After reading "Gods and Generals" by Jeff Shaara (now a motion-picture), I remembered having read this essay which goes perfectly with that book-
The speaker has drawn for you of the North, with a master's hand, the picture of your returning armies. He has told you how, in the pomp and circumstance of war, they came back to you marching with proud and vicious tread, reading their glory in a nation's eyes! Will you bear with me while I tell you of another army that sought its home at the close of the late war-- an army that marched home in defeat and not in victory, in pathos and not in splendor, but in glory that equaled yours, and to hearts as loving as ever welcomed heroes home? Let me picture to you the footsore Confederate soldier, as, buttoning up in his faded gray jacket the parole which was to bear testimony to his children of his fidelity and faith, he turned himself southward from Appomattox in April, 1865. Think of him as ragged, half-starved, heavy-hearted, enfeebled by want and wounds; having fought to exhaustion, he surrenders his gun, wrings the hands of his comrades in silence, and, lifting his tear-stained and pallid face for the last time to the graves that dot the old Virginia hills, pulls his gray cap over his brow and begins the slow and painful journey. What does he find-- let me ask you who went to your homes eager to find in the welcome you had justly earned full payment for four years sacrifice-- what does he find when, having followed the battle-stained cross against overwhelming odds, dreading death not half so much as surrender, he reaches the home he left so prosperous and beautiful? He finds his home in ruins; his farm devastated; his slaves free; his stock killed; his barn empty; his trade destroyed; his money worthless; his social system, feudal in its magnificence, swept away; his people without law or legal status; his comrades slain; and the burdens of others heavy on his shoulders. Crushed by defeat, his very traditions are gone; without money, credit, employment, material, or training; and beside all this, confronted with the gravest problem that ever met human intelligence-- the establishing of a status for the vast body of his liberated slaves.

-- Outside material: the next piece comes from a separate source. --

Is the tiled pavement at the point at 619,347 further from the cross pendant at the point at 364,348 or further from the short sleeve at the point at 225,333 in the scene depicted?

What does he do; this hero in gray with a heart of gold? Does he sit down in sullenness and despair? Not for a day. Surely God, who had stripped him of his prosperity, inspired him in his adversity. As ruin was never before so overwhelming, never was restoration swifter. The soldier stepped from the trenches into the furrow; horses that had charged Federal guns marched before the plow; and fields that ran red with human blood in April were green with the harvest in June. Never was nobler duty confided to human hands than the uplifting and upbuilding of the prostrate and bleeding South,-- misguided, perhaps, but beautiful in her suffering; and honest, brave, and generous always. In the record of her social, industrial, and political evolution we wait with confidence the verdict of the world.